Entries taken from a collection
==============================

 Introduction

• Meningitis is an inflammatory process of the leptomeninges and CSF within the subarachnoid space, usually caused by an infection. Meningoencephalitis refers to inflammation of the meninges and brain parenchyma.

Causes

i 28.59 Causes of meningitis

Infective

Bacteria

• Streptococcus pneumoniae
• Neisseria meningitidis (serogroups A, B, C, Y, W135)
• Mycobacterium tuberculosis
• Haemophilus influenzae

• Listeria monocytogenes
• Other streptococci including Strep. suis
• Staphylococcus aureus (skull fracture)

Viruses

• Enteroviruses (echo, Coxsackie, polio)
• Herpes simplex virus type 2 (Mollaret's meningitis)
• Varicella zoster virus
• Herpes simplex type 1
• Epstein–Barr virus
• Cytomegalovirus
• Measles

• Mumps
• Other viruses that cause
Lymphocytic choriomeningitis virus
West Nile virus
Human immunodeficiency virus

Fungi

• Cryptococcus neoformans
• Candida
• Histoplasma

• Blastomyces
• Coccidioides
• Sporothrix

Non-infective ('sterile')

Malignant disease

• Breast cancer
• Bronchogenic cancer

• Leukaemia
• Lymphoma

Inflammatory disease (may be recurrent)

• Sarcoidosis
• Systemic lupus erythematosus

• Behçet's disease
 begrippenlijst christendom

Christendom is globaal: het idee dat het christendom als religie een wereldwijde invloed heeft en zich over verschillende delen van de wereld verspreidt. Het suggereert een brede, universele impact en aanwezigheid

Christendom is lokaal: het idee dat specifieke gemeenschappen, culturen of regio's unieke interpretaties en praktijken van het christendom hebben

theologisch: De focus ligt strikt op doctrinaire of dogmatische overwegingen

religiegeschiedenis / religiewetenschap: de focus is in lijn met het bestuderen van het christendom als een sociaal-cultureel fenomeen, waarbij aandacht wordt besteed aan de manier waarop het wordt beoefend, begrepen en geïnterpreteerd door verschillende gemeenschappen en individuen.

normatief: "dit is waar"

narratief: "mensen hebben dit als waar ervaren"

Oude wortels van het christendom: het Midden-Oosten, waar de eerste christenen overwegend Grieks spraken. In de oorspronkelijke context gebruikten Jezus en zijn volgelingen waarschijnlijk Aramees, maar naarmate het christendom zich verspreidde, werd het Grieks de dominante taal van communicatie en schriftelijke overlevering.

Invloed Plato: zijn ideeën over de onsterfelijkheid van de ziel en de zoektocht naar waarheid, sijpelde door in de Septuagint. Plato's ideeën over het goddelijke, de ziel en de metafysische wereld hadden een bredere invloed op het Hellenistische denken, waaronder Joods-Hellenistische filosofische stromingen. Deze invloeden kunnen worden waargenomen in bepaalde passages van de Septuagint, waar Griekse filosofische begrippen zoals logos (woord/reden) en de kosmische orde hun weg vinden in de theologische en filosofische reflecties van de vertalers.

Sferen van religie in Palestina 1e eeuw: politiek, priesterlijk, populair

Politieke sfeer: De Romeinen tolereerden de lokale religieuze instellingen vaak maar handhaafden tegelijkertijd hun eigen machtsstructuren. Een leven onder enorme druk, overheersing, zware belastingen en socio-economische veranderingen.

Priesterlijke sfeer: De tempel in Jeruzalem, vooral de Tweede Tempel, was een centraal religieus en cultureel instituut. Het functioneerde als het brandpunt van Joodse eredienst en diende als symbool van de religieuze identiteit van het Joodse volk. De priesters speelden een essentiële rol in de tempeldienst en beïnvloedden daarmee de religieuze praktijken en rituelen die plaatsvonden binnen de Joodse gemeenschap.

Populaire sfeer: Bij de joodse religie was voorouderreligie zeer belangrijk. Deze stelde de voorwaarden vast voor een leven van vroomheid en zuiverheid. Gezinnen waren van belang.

==============================

#### [What the task asks]
Copy out each line of the data above, exactly, if it lies between the line holding "Inflammatory disease (may be recurrent)" and the line holding "Sferen van religie", inclusive; copy no other line.

#### [Problem solution]
Inflammatory disease (may be recurrent)

• Sarcoidosis
• Systemic lupus erythematosus

• Behçet's disease
 begrippenlijst christendom

Christendom is globaal: het idee dat het christendom als religie een wereldwijde invloed heeft en zich over verschillende delen van de wereld verspreidt. Het suggereert een brede, universele impact en aanwezigheid

Christendom is lokaal: het idee dat specifieke gemeenschappen, culturen of regio's unieke interpretaties en praktijken van het christendom hebben

theologisch: De focus ligt strikt op doctrinaire of dogmatische overwegingen

religiegeschiedenis / religiewetenschap: de focus is in lijn met het bestuderen van het christendom als een sociaal-cultureel fenomeen, waarbij aandacht wordt besteed aan de manier waarop het wordt beoefend, begrepen en geïnterpreteerd door verschillende gemeenschappen en individuen.

normatief: "dit is waar"

narratief: "mensen hebben dit als waar ervaren"

Oude wortels van het christendom: het Midden-Oosten, waar de eerste christenen overwegend Grieks spraken. In de oorspronkelijke context gebruikten Jezus en zijn volgelingen waarschijnlijk Aramees, maar naarmate het christendom zich verspreidde, werd het Grieks de dominante taal van communicatie en schriftelijke overlevering.

Invloed Plato: zijn ideeën over de onsterfelijkheid van de ziel en de zoektocht naar waarheid, sijpelde door in de Septuagint. Plato's ideeën over het goddelijke, de ziel en de metafysische wereld hadden een bredere invloed op het Hellenistische denken, waaronder Joods-Hellenistische filosofische stromingen. Deze invloeden kunnen worden waargenomen in bepaalde passages van de Septuagint, waar Griekse filosofische begrippen zoals logos (woord/reden) en de kosmische orde hun weg vinden in de theologische en filosofische reflecties van de vertalers.

Sferen van religie in Palestina 1e eeuw: politiek, priesterlijk, populair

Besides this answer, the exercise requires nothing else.